Although on other parts of the globe we’re ever-so-slowly increasing our acceptance, it’s still a world where fear runs pretty damn rampant around any sexual or gender identity that isn’t ‘straight’ down the middle. It’s understandable to me, therefore, that males who want to fit the traditional stereotype of ‘man’ would have deep inner conflict with enmeshing their emotional and physical needs with another male. Even when sex is nowhere in the equation.
Not a fan of anything even kind of connected with the Kardashians, I was extremely skeptical of the motivation of Bruce Jenner to become Caitlin Jenner. Sorry, but I really suspected it may well be a last-ditch effort at grabbing the spotlight somehow. Besides, with the financial backing to pay for 50 makeup artists and 150 stylists, if so desired, Tom Selleck could pull off an evening gown and look quite good his own damn self.
But then I came to see how Caitlin has not sought to discard the soul essence of Bruce. More than trying to emanate ‘woman’, Caitlin seems more interested in emanating authenticity. At minimum, Caitlin has handled this transition with dignity.
I throw the Caitlin thing into the ring because — although about as far as the pendulum swings when it come to males embracing their feminine aspects — this has definitely been a consciousness-shifting event. It may be more accurate to say it’s its own consciousness-shifting vortex. Literally armies of transsexuals came before Caitlin Jenner but none of them were an Olympic-medaled hero hailed by testosterone-fueled men the world over.

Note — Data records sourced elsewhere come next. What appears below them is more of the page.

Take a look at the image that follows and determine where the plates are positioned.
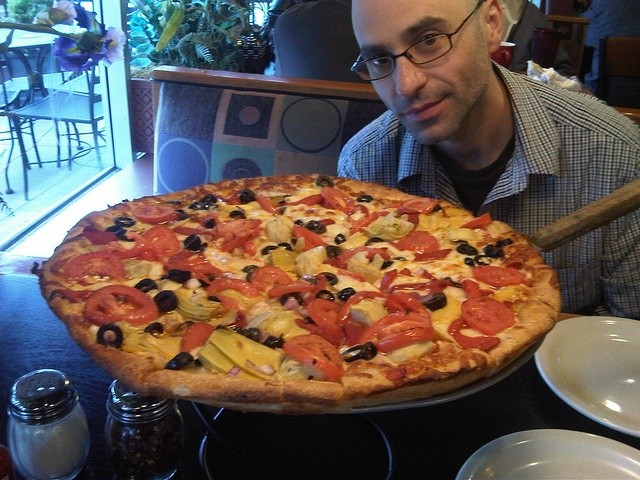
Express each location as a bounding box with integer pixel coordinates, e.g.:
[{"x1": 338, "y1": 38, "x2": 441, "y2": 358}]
[
  {"x1": 455, "y1": 430, "x2": 640, "y2": 480},
  {"x1": 534, "y1": 315, "x2": 640, "y2": 438}
]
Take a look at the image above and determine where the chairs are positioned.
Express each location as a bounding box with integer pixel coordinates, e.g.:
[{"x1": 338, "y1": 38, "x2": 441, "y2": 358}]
[
  {"x1": 598, "y1": 35, "x2": 640, "y2": 103},
  {"x1": 544, "y1": 15, "x2": 590, "y2": 75},
  {"x1": 0, "y1": 42, "x2": 105, "y2": 200}
]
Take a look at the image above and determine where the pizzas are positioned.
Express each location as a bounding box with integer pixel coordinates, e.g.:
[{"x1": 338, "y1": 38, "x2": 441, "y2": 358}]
[{"x1": 36, "y1": 172, "x2": 561, "y2": 407}]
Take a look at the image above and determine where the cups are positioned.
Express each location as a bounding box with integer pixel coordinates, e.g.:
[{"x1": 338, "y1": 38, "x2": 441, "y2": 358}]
[
  {"x1": 531, "y1": 28, "x2": 562, "y2": 68},
  {"x1": 491, "y1": 41, "x2": 516, "y2": 69}
]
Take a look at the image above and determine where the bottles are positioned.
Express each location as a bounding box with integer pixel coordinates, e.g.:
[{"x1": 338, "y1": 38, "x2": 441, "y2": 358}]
[
  {"x1": 104, "y1": 378, "x2": 182, "y2": 480},
  {"x1": 5, "y1": 370, "x2": 88, "y2": 480}
]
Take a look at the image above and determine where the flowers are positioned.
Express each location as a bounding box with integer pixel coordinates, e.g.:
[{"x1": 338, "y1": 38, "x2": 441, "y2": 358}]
[{"x1": 37, "y1": 0, "x2": 126, "y2": 72}]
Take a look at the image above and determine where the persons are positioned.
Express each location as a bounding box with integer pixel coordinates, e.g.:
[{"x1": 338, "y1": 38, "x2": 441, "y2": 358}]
[
  {"x1": 273, "y1": 0, "x2": 371, "y2": 83},
  {"x1": 500, "y1": 0, "x2": 553, "y2": 71},
  {"x1": 338, "y1": 0, "x2": 640, "y2": 319},
  {"x1": 583, "y1": 0, "x2": 640, "y2": 92}
]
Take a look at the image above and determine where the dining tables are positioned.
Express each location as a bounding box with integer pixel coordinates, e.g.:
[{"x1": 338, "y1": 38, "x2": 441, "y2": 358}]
[{"x1": 0, "y1": 272, "x2": 640, "y2": 480}]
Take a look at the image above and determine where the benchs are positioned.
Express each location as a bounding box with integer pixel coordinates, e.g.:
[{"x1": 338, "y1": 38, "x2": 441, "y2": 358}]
[{"x1": 146, "y1": 67, "x2": 386, "y2": 199}]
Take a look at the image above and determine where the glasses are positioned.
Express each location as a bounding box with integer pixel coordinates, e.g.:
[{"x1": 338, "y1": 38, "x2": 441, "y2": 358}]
[{"x1": 350, "y1": 0, "x2": 489, "y2": 82}]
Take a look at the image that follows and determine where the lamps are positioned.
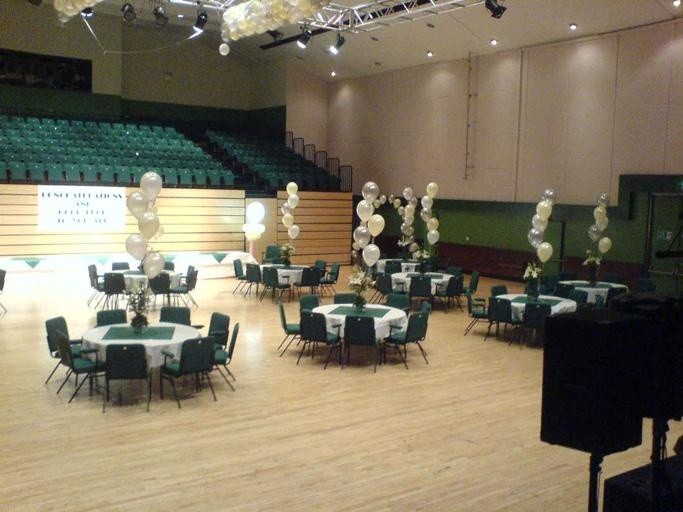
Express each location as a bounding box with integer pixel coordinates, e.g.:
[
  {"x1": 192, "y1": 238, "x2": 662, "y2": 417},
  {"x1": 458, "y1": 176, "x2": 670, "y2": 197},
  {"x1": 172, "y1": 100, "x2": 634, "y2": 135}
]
[
  {"x1": 119, "y1": 2, "x2": 136, "y2": 21},
  {"x1": 267, "y1": 30, "x2": 283, "y2": 41},
  {"x1": 81, "y1": 7, "x2": 93, "y2": 16},
  {"x1": 329, "y1": 32, "x2": 344, "y2": 54},
  {"x1": 296, "y1": 24, "x2": 313, "y2": 48},
  {"x1": 485, "y1": 0, "x2": 507, "y2": 18},
  {"x1": 194, "y1": 7, "x2": 208, "y2": 32},
  {"x1": 153, "y1": 6, "x2": 168, "y2": 25}
]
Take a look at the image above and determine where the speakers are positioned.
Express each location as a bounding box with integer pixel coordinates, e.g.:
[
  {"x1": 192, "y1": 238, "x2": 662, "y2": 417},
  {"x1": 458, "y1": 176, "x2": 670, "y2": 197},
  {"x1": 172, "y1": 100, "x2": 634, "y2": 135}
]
[
  {"x1": 609, "y1": 292, "x2": 683, "y2": 420},
  {"x1": 541, "y1": 306, "x2": 643, "y2": 453}
]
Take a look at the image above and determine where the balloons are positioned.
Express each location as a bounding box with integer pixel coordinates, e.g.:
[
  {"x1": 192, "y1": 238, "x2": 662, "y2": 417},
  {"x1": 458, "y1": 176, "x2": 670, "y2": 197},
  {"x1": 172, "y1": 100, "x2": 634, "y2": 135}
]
[
  {"x1": 124, "y1": 171, "x2": 164, "y2": 281},
  {"x1": 587, "y1": 192, "x2": 612, "y2": 254},
  {"x1": 525, "y1": 188, "x2": 553, "y2": 265},
  {"x1": 53, "y1": 0, "x2": 103, "y2": 26},
  {"x1": 352, "y1": 181, "x2": 440, "y2": 266},
  {"x1": 281, "y1": 182, "x2": 299, "y2": 240},
  {"x1": 218, "y1": 0, "x2": 329, "y2": 57},
  {"x1": 242, "y1": 202, "x2": 266, "y2": 241}
]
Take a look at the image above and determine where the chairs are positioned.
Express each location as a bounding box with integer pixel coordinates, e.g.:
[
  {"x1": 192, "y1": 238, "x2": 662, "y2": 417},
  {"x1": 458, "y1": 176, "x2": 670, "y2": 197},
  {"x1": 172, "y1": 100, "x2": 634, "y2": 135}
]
[
  {"x1": 0, "y1": 269, "x2": 7, "y2": 316},
  {"x1": 232, "y1": 245, "x2": 340, "y2": 303}
]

This is the pinnacle of male embracing his female side. This is Mars with a clit spread-eagle before God and man. Straight man who plays football and spits on the sidewalk and likes sex with clits.
Sure, men as a whole have softened quite a bit the last couple of decades. I think, though, that we are undergoing changes that make a strong case for accelerated growth. In this case, accelerated acceptance. Not just of others but of what’s beginning to be revealed inside ourselves. How much easier is it to work with the universe than against? Not much of a contest, really.
Change of this sort is no small feat. There are numerous layers of reconsidering, reprioritizing and unlearning that require our full credence. Even if Phillip had yielded to some kind of prolonged hug or some kind of letting go into the man who stood before him two years ago, it is not likely that would have resolved such needs in him forevermore. Depending on his psychological outlook, it may have even caused greater conflict for him.
But if perceived as a gratifying experience, I feel it would have likely made it clear to Phillip that room needed to be made in his life to fill this void. For a small-town straight guy with a wife and kids, I can understand how unrealistic that seems. But that’s only because we haven’t exactly allowed this sort of dynamic to be real for us yet. It’s happening, though. I’ve been feeling it.
Hey Rob – I am very sorry to hear of your loss. I hope you are all right. xx
To a great extent we had drifted apart over the many years. I guess any feelings I’ve had are pangs of regret for him that he threw it all away for a completely incorrect illusion. Whatever that was.
Anyway, Amy, I appreciate your message =]
The games “straight” men play can and do have devastating results.
I know of several similar situations that ended this way when the pressure was far too great to process.
Truly unfortunate and sad when suicide is the ,alleged, only solution .
vince
Your response means a great deal to me, Vince. I’m not always quite sure how the message of the piece is coming across to readers.
Indeed, I don’t believe an attempt to escape achieves anything anyone wanted.
Albeit slowly, I look to the possibility that we’re moving toward a time when we’ll wonder what the big deal was about accepting our truth.